**Selected passage**
==================================================

Background information
- Origin: London, England
- Genres: Punk rock; pub rock; rock and roll;
- Years active: 2019–2025
- Labels: Partisan, Static Shock
- Spinoffs: The Chisel
- Spinoff of: Arms Race; Big Cheese;
- Members: Charlie Manning-Walker; Will Goodey; Geoff Wilcox; Lee Munday; Charlie Wyatt;
- Past members: Luke Austin; Ethan Stahl; Tom Hardwick; Meg Mills; Joe McMahon;
- Website: www.chubbyandthegang.com

= Chubby and the Gang =

English rock band formed in 2019

Chubby and the Gang was an English rock band from West London, formed in 2019. Initially comprising vocalist Charlie "Chubby Charles" Manning-Walker, guitarists Ethan Stahl and Tom "Razor" Hardwick, bassist Meg Mills, and drummer Joe McMahon, the group emerged from the UK's hardcore punk scene. Members previously played in bands including Arms Race, Vile Spirit, and Gutter Knife.

==History==
Charlie "Chubby" Manning-Walker first became involved in the British hardcore punk scene in 2004, at the age of 15. By the 2010s, he was active in the New Wave of British Hardcore movement, playing in bands such as Violent Reaction and Arms Race. During this period, he met members of the Brighton bands Vile Spirit and Gutter Knife, with whom he would later form Chubby and the Gang.

In 2019, the band entered the studio to record their debut album, Speed Kills, with producer Jonah Falco of Fucked Up. In January 2020, they toured the United States twice, supporting Royal Hounds and later Hank Wood and the Hammerheads, during which Speed Kills was released through Static Shock Records. Although it had been intended for release prior to the tours, production delays postponed it.

In March 2020, Chubby and the Gang were announced as part of the lineup for the 2021 2000trees festival. That same year, Luke Austin was replaced by Meg Mills on bass. The band then returned to the studio to work on their second album, spending ten days on recording sessions—a more deliberate approach than on their debut.

On 8 October 2020, they premiered the single "Union Dues," and released a music video for "All Along the Uxbridge Road," a track from Speed Kills. On 10 October 2020, they announced their debut headlining show at Bush Hall, London, scheduled for 15 May 2021.

On 19 November 2020, they were confirmed to perform at the 2021 Great Escape Festival. On 20 November, Speed Kills was re-released through Partisan Records.

On 14 April 2021, they released the single "Lightning Don't Strike Twice," followed by "Life's Lemons" on 28 May. On 15 June, both songs were confirmed to appear on the band's second album, The Mutt's Nuts, which was released on 21 August 2021.

==================================================

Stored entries
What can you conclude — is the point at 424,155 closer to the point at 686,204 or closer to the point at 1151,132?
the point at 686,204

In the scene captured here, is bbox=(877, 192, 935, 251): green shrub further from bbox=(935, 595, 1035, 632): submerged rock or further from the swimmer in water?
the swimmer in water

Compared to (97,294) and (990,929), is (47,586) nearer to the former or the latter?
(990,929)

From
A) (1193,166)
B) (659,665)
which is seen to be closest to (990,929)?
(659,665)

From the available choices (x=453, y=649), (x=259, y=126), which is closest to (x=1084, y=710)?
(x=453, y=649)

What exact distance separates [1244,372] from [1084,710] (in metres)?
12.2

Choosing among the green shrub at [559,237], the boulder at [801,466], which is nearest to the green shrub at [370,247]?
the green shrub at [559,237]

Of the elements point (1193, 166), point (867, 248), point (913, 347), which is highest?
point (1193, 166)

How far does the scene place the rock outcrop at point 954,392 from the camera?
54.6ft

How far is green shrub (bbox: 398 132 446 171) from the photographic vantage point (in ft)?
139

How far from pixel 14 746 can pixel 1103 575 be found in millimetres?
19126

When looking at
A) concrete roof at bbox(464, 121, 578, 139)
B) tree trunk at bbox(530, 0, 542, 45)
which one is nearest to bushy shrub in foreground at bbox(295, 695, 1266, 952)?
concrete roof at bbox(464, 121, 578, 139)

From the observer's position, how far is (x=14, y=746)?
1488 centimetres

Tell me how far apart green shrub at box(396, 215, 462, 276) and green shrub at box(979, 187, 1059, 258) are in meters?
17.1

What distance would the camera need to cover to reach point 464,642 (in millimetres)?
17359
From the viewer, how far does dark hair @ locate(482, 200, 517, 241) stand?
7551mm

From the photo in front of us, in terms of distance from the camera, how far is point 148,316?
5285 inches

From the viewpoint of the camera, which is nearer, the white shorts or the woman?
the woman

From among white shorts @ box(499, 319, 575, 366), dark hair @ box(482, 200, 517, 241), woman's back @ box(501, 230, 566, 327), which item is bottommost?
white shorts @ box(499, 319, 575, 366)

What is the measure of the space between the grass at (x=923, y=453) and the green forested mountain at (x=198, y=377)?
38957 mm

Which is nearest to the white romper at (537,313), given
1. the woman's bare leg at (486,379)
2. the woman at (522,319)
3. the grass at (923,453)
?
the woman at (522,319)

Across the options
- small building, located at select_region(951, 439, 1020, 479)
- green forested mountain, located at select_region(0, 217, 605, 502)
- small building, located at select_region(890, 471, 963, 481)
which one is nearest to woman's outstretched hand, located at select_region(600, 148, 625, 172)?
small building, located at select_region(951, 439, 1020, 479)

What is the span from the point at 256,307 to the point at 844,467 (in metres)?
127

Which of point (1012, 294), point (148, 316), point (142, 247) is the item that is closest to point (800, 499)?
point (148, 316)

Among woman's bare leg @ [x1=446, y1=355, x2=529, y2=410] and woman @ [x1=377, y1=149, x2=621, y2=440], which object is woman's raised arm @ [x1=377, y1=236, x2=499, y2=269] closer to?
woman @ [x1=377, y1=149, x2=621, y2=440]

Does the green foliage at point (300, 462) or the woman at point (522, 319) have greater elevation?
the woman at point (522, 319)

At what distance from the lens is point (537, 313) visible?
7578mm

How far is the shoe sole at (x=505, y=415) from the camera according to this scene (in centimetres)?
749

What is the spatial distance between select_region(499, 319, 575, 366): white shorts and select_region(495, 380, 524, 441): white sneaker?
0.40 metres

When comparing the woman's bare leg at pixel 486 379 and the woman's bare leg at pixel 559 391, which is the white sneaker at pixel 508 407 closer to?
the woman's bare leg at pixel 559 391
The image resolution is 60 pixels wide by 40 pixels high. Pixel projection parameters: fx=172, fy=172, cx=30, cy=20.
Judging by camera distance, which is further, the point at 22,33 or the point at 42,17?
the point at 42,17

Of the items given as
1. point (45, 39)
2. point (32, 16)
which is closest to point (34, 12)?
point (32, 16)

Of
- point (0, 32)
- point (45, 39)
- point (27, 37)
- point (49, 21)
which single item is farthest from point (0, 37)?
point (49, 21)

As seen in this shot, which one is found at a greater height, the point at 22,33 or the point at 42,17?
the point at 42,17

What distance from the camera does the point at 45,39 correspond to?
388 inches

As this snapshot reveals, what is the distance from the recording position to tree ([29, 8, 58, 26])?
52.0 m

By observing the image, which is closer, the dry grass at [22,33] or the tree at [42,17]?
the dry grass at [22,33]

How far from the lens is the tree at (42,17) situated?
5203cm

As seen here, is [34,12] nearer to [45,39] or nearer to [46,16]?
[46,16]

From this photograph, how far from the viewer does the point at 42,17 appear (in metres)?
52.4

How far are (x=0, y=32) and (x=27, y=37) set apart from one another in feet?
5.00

==================================================

**Stated exercise 1**
In the passage on Chubby and the Gang, who produced the band's debut album?
**Stated exercise 2**
Filter the entries down to every line that contains the word "nearer", and treat uppercase and lowercase letters as different.

**Correct answer 1**
Jonah Falco of Fucked Up produced the debut album, Speed Kills.

**Correct answer 2**
Compared to (97,294) and (990,929), is (47,586) nearer to the former or the latter?
From the viewpoint of the camera, which is nearer, the white shorts or the woman?
As seen here, is [34,12] nearer to [45,39] or nearer to [46,16]?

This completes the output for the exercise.